Histoires de gros sous

Les universités viennent de demander pas moins de 870 millions de francs supplémentaires pour le crédit quadriannuel 2013-2016 que les chambres fédérales seront bientôt appelées à voter. Cette augmentation doit permettre de financer une amélioration de l’encadrement et mieux soutenir la relève scientifique. A première vue, ça ressemble pas mal à des yeux plus gros que le ventre. D’aucuns ne manqueront pas de le penser. D’autres diront que les hautes écoles font preuve d’arrogance. D’autres enfin entonneront le couplet des pères-la-rigueur et brandiront, en vrac, dettes, déficit, prudence budgétaire et comptes d’apothicaire pour justifier de ne rien dépenser.
Pourtant, les hautes écoles ont raison d’insister pour être suffisamment dotées en moyens financiers. En effet, tous les crédits précédemment votés par le Parlement fédéral pour financer la formation et la recherche ont subi redimensionnements et rabottages au nom d’une rigueur budgétaire déraisonnable pour un pays dont la formation est la principale, si ce n’est l’unique matière première. Lors des deux exercices précédents, la quasi-totalité de la classe politique (à l’exception notable de l’UDC qui se fiche totalement de la formation et de la recherche) avait chanté les louanges d’une Suisse qui prend son avenir en main, mise sur sa matière grise et investit en faveur des emplois de demain. Une fois ces discours de cantine terminés, le dogme des caisses vides était revenu en force et tous les crédits avaient été, chaque année, soumis au «blocage de crédits» et avaient fondu comme neige au soleil, alors qu’ils étaient initialement insuffisants.
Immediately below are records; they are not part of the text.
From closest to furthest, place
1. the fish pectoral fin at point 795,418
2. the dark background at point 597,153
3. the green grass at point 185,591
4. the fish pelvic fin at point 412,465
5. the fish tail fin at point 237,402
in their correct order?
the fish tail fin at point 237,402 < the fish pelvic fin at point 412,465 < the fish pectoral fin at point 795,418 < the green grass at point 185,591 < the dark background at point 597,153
Par exemple, en 2006, il aurait fallu augmenter les dépenses de la Confédération en matière de formation professionnelle de +8% afin qu’elle soit en mesure de tenir ses engagements découlant de la nouvelle loi sur la formation professionnelle. Or, le crédit finalement voté ne prévoyait que +6% d’augmentation, soit à peine de quoi maintenir le statu quo, malgré les énormes difficultés que connaissait et connaît encore le marché des places d’apprentissage. Adieu donc rêves d’investissements, belles promesses et perspectives d’amélioration de la situation!
La revendication des hautes écoles est donc tout à fait justifiée. Elle permet aussi de mettre les élu-e-s qui prétendent soutenir la formation devant leurs responsabilités. On ne peut pas vouloir un pays à la pointe de l’innovation sans vouloir en payer le prix.